OM, Handle FoR the DiviNe

When we try to think of God or the Divine Being, we have only the mind to think with. The mind is our instrument, our creature; before we can succeed, we have to find out what its nature is. Among other things, our mind lives for sense impressions, concrete realities. That is what makes it comfortable. If you give it a concept like Immortality, it grows restless and uneasy. Give it Love, and it is restless even there: It tries to think of love and immediately turns to a sense object, something specific. We tell it to think of Glory and it can’t—it again identifies with the familiar.     

So it’s clear that if you want to think of anything—not only these abstractions but anything at all—you need a name or a word to think with. That is the mind’s nature. We have to give it a word or a name before it can have a thought; it needs to know what to think to begin with, and to be able to think. Every thought in the world has a corresponding word or name that announces it to the mind.

When we want to think of God, the mind wanders in a void. It thinks of the sky perhaps, but even that is something definite—blue, somewhat tangible. We need a name for God, or a word. We can’t think of the Absolute itself: we need something to give the mind some support to hold onto. As we have seen, if you tell the mind to think of Love, it gets restless, but if you think of some aspect of Love or some loving person—an image or symbol—immediately it feels more comfortable. Therefore we give it what it needs.

There are many visual symbols for the Divine. Christ is one; he is a vehicle towards Brahman, a channel towards the Absolute. He did not point to himself, but beyond. Buddha, also, said, Don’t glorify me; tread the path that I have trodden, and you can experience what I have.

With OM we’re concerned with another kind of symbol, the auditory….

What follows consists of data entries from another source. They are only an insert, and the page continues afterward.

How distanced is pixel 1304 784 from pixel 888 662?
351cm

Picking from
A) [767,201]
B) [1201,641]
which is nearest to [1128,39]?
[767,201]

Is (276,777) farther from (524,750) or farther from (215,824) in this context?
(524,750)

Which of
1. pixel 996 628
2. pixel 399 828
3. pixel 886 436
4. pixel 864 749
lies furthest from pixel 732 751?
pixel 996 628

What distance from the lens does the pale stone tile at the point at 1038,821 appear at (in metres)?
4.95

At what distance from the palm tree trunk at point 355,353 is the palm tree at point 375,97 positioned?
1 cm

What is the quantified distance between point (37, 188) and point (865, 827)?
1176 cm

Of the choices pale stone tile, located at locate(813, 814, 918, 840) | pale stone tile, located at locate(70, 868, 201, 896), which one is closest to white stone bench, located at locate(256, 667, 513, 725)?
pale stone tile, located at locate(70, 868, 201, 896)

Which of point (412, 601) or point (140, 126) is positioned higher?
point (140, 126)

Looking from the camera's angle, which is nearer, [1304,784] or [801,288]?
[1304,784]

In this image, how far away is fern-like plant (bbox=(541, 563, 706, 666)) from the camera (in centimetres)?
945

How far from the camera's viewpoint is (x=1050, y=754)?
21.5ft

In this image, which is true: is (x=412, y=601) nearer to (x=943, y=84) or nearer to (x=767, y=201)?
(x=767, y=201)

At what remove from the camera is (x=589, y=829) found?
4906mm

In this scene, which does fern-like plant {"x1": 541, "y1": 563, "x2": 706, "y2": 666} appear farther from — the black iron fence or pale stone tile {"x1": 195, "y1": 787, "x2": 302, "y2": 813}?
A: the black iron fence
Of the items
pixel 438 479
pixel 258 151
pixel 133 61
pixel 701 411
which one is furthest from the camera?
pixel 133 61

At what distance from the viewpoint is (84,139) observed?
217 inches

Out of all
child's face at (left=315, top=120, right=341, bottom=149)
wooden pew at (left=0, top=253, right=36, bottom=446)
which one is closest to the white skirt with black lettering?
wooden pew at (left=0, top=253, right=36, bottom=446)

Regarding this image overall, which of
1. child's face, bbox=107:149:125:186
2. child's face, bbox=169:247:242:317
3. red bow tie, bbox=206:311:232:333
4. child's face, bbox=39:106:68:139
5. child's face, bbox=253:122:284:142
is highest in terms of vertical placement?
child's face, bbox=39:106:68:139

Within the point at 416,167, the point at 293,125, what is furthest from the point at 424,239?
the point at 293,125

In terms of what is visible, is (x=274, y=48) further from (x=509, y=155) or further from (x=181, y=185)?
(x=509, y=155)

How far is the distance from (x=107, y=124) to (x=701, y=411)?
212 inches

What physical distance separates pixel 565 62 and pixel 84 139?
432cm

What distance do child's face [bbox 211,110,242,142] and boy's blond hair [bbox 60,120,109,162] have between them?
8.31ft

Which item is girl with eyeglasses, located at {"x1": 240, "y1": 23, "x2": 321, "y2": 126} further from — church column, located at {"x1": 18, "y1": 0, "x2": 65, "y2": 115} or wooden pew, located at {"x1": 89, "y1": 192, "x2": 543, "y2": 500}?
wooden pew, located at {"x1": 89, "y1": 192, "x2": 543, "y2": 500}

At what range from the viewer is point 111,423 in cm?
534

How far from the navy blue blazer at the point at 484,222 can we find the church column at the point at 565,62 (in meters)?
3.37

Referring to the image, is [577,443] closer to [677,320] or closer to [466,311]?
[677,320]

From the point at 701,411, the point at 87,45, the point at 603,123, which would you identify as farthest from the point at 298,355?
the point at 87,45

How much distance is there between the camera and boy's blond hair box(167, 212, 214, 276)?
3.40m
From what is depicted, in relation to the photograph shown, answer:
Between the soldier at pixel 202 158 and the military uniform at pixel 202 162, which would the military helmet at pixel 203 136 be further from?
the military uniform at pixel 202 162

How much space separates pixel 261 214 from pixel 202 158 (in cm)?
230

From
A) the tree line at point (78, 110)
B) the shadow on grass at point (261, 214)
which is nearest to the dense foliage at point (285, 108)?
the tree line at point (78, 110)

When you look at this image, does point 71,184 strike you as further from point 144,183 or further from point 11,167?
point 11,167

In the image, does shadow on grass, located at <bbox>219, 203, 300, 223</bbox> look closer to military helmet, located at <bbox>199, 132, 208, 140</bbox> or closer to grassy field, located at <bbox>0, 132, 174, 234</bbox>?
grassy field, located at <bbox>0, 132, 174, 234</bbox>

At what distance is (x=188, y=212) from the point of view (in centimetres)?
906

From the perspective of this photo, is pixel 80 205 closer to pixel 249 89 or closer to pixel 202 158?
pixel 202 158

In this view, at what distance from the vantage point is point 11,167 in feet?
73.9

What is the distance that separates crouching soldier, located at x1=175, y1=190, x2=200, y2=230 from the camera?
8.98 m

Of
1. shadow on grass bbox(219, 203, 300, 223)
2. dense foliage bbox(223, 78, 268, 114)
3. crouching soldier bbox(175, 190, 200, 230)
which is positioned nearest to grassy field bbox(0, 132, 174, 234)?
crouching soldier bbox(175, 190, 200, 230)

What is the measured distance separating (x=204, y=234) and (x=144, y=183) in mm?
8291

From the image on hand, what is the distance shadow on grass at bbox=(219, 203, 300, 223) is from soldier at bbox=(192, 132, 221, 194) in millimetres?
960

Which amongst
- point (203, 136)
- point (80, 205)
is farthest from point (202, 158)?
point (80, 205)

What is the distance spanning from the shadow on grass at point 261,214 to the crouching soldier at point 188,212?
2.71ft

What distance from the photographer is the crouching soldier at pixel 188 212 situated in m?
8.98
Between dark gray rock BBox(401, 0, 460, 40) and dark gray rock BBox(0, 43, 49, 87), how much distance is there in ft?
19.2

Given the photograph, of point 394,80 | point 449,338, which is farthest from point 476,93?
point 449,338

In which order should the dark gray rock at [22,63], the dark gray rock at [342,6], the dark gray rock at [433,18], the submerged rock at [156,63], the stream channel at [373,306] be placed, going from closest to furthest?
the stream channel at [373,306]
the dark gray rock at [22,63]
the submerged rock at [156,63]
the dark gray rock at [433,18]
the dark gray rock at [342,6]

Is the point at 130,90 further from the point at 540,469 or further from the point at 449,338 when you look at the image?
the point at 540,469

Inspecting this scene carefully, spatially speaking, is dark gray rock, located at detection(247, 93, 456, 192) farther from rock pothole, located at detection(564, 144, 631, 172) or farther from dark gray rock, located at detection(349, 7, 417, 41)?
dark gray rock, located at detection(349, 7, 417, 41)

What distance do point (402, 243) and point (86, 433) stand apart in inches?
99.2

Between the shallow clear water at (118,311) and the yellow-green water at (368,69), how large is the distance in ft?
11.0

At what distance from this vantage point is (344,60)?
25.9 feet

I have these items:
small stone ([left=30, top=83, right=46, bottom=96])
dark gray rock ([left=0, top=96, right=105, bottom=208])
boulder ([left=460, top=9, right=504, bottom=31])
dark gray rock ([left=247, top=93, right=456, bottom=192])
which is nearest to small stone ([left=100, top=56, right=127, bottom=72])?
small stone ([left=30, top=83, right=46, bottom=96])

OM is believed to be the sound of the creative power, of the Divine Will in action. OM is the sound of the Deity—at least, that which we can pronounce. Yogis are said to hear it in their meditation. Not only in Hindu and Buddhist traditions, but also in Christian traditions: Eastern Orthodoxy has had the sound HOM for centuries.

“Whosoever knows OM, the Self, becomes the Self,”* says the seer of the Mandukya Upanishad. OM can be viewed as a handle by which we seize hold of the thought of the Deity; without a handle it is difficult to open the door. OM is a mantra, a sacred or inspired sound that is repeated to evoke to the mind a sense of that reality we are seeking to know directly. It stands for the Beyond, the Reality within, the Divine. There are many other mantras as well. We may prefer to repeat the name of Buddha, or of Jesus, or Krishna, or of some other name that represents the Divine. Whatever is congenial to us we should use. But in lieu of some special partiality, many find OM acceptable because it symbolizes the Godhead in the most impersonal and universal way. 

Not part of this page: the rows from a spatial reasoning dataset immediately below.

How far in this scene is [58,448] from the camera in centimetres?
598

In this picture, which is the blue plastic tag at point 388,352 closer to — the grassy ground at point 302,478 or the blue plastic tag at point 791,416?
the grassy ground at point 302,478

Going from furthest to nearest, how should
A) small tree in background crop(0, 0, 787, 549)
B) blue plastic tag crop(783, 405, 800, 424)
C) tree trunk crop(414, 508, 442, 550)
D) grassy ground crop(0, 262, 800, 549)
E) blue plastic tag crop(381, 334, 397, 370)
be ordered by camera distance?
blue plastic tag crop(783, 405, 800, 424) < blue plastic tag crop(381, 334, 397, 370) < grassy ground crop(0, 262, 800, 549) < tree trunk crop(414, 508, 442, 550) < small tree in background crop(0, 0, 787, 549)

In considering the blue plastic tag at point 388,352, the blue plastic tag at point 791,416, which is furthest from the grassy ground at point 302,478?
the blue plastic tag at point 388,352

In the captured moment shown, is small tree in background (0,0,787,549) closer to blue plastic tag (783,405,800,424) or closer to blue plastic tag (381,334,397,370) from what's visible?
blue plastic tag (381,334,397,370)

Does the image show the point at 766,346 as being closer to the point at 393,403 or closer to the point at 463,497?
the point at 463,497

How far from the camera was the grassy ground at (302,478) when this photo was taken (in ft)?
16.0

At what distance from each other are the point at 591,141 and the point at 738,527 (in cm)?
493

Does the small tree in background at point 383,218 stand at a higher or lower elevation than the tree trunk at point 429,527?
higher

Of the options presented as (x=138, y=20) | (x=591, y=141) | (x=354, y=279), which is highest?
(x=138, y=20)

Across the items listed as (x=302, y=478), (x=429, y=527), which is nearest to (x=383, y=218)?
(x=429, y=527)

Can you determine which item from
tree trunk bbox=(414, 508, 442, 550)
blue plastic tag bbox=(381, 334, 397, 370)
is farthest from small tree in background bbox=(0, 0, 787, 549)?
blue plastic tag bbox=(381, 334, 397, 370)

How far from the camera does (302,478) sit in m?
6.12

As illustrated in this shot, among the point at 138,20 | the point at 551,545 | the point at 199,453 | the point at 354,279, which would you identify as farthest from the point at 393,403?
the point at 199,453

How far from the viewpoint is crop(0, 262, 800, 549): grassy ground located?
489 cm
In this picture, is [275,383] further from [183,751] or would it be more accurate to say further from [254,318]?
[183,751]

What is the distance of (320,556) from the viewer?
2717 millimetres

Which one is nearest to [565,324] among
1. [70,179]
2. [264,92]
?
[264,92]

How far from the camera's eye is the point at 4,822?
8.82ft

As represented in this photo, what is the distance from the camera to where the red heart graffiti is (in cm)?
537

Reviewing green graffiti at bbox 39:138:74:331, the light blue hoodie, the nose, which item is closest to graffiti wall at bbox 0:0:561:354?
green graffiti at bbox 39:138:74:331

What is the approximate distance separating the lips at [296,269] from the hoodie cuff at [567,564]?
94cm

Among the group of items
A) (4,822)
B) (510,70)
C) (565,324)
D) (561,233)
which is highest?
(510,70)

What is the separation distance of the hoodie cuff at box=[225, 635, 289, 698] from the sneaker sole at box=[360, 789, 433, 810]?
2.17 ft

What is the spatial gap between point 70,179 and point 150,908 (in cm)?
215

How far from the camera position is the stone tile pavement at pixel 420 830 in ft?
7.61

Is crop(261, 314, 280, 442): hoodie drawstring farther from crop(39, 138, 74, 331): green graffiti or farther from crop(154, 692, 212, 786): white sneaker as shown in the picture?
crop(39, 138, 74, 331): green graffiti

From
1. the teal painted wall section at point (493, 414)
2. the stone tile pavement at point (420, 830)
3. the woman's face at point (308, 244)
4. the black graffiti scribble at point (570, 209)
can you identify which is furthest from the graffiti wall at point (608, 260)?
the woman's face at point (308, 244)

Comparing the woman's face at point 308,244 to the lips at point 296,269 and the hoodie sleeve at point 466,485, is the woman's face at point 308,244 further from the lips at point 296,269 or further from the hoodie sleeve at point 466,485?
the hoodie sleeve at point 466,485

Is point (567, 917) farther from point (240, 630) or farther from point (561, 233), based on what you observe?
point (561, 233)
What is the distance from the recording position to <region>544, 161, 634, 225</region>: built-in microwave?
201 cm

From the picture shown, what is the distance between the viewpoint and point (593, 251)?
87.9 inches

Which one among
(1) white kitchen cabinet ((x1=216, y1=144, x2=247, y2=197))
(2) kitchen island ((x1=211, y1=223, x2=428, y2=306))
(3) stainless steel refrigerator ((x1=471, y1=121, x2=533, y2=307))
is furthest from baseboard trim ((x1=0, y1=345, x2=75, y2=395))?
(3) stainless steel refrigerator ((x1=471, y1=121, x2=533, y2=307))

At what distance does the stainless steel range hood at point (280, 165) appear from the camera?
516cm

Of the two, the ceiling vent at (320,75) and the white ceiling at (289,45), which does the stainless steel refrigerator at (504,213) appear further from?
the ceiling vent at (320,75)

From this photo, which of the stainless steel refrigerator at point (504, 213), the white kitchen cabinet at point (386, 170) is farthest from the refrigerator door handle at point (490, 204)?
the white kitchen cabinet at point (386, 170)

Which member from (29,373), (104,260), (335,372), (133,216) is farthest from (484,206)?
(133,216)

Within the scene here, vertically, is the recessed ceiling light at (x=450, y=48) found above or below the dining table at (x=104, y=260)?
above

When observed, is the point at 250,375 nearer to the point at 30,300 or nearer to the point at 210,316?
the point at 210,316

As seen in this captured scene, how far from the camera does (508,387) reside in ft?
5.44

 * The Upanishads, Breath of the Eternal, Trans. Swami Prabhavananda and Frederick Manchester, (Hollywood: Vedanta Press, 1975), 76.

 

Note: The image is the Sanskrit "\"symbol for OM.

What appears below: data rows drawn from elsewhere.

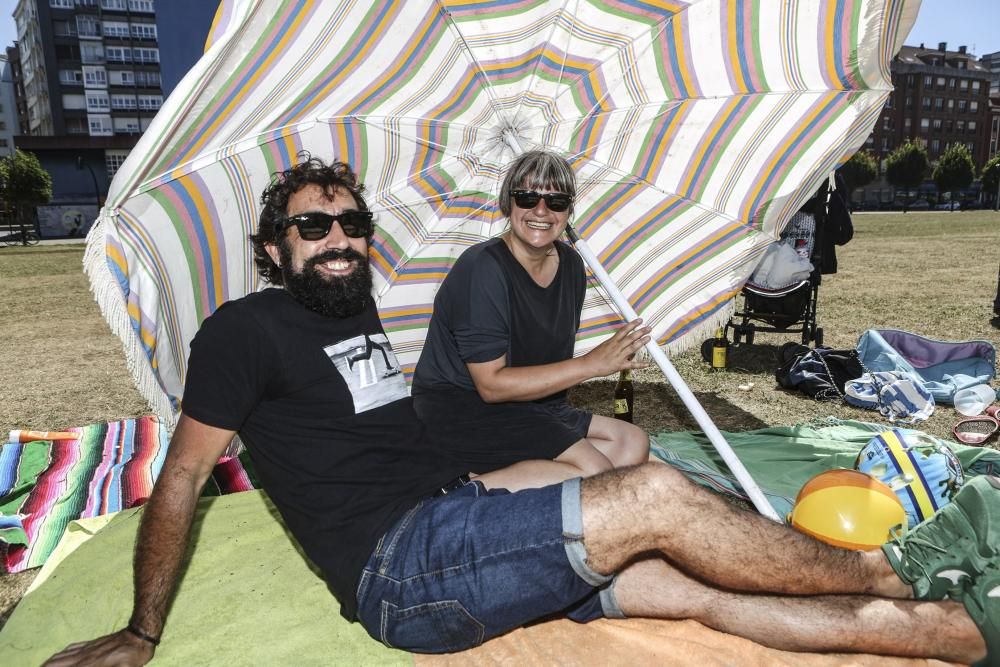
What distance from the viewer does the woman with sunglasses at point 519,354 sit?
3.13m

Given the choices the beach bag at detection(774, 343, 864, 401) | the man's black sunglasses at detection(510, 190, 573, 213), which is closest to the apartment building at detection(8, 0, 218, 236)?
the beach bag at detection(774, 343, 864, 401)

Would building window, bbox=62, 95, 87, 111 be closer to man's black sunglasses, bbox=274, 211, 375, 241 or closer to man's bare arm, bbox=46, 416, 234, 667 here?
man's black sunglasses, bbox=274, 211, 375, 241

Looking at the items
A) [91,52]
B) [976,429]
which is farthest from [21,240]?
[91,52]

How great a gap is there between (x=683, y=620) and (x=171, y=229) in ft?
8.22

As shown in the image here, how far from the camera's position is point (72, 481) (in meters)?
4.29

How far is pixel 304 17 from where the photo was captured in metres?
2.29

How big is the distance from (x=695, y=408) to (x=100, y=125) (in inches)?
3699

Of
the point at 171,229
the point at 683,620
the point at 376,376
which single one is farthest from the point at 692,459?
the point at 171,229

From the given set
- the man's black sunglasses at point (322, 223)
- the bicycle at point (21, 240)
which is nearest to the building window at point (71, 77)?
the bicycle at point (21, 240)

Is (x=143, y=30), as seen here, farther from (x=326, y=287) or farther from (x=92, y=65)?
(x=326, y=287)

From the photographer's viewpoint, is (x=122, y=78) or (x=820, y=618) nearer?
(x=820, y=618)

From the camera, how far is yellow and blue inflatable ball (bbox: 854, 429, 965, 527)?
3070mm

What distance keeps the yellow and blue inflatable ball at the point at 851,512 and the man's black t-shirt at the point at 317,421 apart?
62.4 inches

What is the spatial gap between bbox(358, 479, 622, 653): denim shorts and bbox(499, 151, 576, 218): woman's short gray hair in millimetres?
1604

INDIVIDUALITY AND Mystical EXPERIENCE

Individuality is really a myth. It is so changeable that we don’t know just what it is at any point in our life. If we lived to be 100 and were asked when our individuality was truly in flower we wouldn’t know when to choose because every decade it changes—our ego-conception of individuality, that is, which, the sage reminds us, is not a true conception at all. The truth is that we don’t know what our individuality is. Something that fluctuates so constantly, at the mercy of so many phenomena and creature influences, cannot be a satisfactory possession.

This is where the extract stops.